:: TEXT EXCERPT

## Preparing Data

In [1]:
import keras
import numpy as np

# path = keras.utils.get_file(
#    'nietzsche.txt',
#    origin='https://s3.amazonaws.com/text-datasets/nietzsche.txt')
# text = open(path).read().lower()
text = open("/home/trp22/CS/344/cs344/Project/OriginalTrilogy_script.txt").read().lower()
# text = open("/Users/tylerpoel/SW_script.txt").read().lower()
print('Corpus length:', len(text))

Using TensorFlow backend.


Corpus length: 494395


In [2]:
#print(text)

In [3]:

# Length of extracted character sequences
maxlen = 60

# We sample a new sequence every `step` characters
step = 3

# This holds our extracted sequences
sentences = []

# This holds the targets (the follow-up characters)
next_chars = []

for i in range(0, len(text) - maxlen, step):
    sentences.append(text[i: i + maxlen])
    next_chars.append(text[i + maxlen])
print('Number of sequences:', len(sentences))

::::

WRITTEN EXERCISE 1
Transcribe the Preparing Data section between "# This holds the" and "of sequences:', len(sentences))", inclusive.
WRITTEN EXERCISE 2
Reproduce, word for word, the records between the line holding "furthest from bare" and the end of the records, inclusive.

:: EXTRACTED MATERIAL

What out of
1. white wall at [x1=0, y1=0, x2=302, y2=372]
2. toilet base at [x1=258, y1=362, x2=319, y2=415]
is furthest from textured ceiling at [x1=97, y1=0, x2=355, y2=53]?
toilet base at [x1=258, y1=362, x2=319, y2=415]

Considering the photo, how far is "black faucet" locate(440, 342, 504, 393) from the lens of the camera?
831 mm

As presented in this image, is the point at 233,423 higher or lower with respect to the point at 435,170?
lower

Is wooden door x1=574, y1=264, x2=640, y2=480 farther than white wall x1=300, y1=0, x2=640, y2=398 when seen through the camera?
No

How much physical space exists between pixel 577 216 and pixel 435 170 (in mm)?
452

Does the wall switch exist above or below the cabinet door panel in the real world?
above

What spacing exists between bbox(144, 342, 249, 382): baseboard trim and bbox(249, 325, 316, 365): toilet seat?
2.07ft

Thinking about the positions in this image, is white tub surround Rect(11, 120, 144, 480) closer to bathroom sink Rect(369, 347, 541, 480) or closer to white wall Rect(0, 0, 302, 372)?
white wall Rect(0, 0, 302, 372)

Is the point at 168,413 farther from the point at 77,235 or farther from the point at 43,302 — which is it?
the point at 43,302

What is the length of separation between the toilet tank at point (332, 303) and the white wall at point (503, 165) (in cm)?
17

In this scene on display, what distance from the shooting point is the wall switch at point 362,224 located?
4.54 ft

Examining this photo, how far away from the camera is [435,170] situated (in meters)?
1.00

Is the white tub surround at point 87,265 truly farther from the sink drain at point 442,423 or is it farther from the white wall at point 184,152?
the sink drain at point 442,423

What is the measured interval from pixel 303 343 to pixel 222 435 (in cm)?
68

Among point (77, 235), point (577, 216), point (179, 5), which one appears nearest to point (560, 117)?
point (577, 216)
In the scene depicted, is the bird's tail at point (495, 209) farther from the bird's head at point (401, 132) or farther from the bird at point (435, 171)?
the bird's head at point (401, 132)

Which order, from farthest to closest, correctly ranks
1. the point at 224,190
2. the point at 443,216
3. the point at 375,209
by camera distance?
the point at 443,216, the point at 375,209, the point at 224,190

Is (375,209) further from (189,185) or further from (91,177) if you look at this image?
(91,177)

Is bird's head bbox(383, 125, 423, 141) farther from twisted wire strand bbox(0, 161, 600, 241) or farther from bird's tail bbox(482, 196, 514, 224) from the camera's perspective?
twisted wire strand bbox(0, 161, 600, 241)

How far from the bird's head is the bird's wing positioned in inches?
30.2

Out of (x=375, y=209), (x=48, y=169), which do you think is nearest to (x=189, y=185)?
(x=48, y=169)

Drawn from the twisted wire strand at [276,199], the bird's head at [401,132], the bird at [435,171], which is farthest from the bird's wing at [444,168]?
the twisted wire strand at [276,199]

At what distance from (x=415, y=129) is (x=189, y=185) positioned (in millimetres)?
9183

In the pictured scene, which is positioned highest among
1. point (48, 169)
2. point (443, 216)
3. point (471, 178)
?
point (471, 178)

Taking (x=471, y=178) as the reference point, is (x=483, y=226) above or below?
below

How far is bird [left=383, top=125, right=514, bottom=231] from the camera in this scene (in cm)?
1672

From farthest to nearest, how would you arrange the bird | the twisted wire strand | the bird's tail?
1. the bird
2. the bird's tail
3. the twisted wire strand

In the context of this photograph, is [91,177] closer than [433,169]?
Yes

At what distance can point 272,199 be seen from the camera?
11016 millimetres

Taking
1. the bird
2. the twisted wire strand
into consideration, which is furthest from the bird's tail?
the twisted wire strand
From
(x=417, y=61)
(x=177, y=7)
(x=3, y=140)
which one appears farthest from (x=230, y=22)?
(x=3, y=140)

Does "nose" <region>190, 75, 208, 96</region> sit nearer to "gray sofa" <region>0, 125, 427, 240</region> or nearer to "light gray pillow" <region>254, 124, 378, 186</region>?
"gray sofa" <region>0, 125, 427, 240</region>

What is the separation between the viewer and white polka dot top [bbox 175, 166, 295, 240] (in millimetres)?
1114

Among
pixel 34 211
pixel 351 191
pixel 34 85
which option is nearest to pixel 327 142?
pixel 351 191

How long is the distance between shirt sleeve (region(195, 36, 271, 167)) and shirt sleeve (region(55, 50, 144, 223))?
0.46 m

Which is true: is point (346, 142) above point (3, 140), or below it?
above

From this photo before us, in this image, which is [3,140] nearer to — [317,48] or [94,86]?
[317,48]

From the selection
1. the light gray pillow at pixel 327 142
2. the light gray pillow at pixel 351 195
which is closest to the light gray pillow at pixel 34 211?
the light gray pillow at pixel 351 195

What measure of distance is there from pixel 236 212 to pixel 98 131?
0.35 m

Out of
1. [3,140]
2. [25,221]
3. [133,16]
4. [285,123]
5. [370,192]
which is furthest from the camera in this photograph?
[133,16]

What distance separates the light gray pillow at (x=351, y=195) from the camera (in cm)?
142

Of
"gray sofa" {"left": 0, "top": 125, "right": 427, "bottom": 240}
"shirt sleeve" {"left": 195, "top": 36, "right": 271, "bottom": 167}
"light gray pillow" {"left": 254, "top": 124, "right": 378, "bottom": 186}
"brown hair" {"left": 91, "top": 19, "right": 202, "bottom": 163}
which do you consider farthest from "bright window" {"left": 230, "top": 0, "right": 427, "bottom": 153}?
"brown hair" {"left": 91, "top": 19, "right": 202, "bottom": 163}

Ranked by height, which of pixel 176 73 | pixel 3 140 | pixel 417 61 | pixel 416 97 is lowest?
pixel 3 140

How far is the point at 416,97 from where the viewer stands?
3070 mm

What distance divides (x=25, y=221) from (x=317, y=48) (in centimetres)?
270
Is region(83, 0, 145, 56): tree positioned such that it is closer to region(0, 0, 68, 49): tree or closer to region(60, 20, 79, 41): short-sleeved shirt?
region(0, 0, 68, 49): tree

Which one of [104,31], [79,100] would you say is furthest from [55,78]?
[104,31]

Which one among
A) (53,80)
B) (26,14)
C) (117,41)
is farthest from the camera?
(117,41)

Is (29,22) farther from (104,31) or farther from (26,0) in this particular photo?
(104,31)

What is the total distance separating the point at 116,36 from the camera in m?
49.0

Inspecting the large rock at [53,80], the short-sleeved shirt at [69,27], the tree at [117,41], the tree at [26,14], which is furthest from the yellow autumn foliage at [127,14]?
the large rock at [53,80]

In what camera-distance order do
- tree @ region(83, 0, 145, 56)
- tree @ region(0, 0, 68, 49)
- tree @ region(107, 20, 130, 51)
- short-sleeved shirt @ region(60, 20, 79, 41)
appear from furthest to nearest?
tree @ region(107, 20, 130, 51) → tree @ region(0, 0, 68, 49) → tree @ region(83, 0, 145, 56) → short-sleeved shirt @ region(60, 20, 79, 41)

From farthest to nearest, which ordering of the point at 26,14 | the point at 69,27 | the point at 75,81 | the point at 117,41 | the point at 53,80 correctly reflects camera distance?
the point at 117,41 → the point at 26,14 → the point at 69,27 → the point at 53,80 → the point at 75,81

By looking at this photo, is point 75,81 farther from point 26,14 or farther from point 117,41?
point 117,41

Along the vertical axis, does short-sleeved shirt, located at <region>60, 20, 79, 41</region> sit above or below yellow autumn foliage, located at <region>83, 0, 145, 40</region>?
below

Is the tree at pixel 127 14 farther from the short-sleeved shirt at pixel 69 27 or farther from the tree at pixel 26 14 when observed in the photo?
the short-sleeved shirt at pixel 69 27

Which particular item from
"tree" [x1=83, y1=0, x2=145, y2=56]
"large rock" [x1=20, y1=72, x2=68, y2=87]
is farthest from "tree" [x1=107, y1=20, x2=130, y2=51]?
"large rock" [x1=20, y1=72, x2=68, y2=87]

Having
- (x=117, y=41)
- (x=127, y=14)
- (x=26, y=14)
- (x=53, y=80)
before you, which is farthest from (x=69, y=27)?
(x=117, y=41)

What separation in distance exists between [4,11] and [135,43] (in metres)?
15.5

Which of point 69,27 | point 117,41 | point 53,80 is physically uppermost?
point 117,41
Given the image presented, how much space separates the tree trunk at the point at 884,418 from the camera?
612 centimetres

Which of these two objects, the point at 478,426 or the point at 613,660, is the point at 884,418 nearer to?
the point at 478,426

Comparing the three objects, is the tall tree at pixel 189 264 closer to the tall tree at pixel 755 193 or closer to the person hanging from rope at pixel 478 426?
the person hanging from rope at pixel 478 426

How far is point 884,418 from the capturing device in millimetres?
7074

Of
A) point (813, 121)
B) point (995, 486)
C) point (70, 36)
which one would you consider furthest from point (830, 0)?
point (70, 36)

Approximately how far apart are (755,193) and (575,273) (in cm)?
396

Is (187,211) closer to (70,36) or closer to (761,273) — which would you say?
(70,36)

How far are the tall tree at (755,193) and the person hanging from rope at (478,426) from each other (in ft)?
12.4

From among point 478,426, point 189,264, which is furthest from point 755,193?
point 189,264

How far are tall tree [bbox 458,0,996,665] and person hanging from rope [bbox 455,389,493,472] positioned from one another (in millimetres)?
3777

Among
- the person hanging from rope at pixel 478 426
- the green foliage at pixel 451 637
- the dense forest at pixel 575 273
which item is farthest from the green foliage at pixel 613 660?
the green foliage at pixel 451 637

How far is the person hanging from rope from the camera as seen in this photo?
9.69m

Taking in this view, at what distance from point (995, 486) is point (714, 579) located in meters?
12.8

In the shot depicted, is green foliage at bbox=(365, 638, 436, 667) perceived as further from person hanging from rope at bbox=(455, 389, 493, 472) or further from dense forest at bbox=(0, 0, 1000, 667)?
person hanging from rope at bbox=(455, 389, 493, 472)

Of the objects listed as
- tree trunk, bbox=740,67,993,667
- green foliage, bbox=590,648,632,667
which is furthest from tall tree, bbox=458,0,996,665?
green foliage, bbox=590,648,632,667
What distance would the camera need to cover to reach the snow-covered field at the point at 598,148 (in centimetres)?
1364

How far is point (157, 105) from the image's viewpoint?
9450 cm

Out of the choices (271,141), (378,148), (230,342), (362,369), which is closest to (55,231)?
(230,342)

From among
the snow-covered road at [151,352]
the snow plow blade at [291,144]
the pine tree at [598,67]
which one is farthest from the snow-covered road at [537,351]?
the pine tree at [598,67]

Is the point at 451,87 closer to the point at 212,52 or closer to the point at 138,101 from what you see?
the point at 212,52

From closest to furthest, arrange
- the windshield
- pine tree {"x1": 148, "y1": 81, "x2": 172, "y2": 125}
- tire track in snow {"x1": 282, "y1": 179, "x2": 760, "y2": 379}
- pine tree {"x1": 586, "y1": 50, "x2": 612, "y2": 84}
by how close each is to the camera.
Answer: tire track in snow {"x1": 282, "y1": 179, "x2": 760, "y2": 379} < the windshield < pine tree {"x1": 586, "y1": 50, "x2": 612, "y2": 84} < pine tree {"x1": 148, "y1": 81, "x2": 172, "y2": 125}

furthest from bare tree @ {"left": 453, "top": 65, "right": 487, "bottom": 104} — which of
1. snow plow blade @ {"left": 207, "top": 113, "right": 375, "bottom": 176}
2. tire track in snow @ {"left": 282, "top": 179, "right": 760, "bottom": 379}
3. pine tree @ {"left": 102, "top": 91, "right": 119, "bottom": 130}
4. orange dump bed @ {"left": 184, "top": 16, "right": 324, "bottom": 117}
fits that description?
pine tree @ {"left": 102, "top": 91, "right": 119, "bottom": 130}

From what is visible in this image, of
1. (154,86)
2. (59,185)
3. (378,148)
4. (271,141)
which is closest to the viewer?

::::

EXERCISE ANSWER 1
# This holds the targets (the follow-up characters)
next_chars = []

for i in range(0, len(text) - maxlen, step):
    sentences.append(text[i: i + maxlen])
    next_chars.append(text[i + maxlen])
print('Number of sequences:', len(sentences))

EXERCISE ANSWER 2
furthest from bare tree @ {"left": 453, "top": 65, "right": 487, "bottom": 104} — which of
1. snow plow blade @ {"left": 207, "top": 113, "right": 375, "bottom": 176}
2. tire track in snow @ {"left": 282, "top": 179, "right": 760, "bottom": 379}
3. pine tree @ {"left": 102, "top": 91, "right": 119, "bottom": 130}
4. orange dump bed @ {"left": 184, "top": 16, "right": 324, "bottom": 117}
fits that description?
pine tree @ {"left": 102, "top": 91, "right": 119, "bottom": 130}

From what is visible in this image, of
1. (154,86)
2. (59,185)
3. (378,148)
4. (271,141)
which is closest to the viewer?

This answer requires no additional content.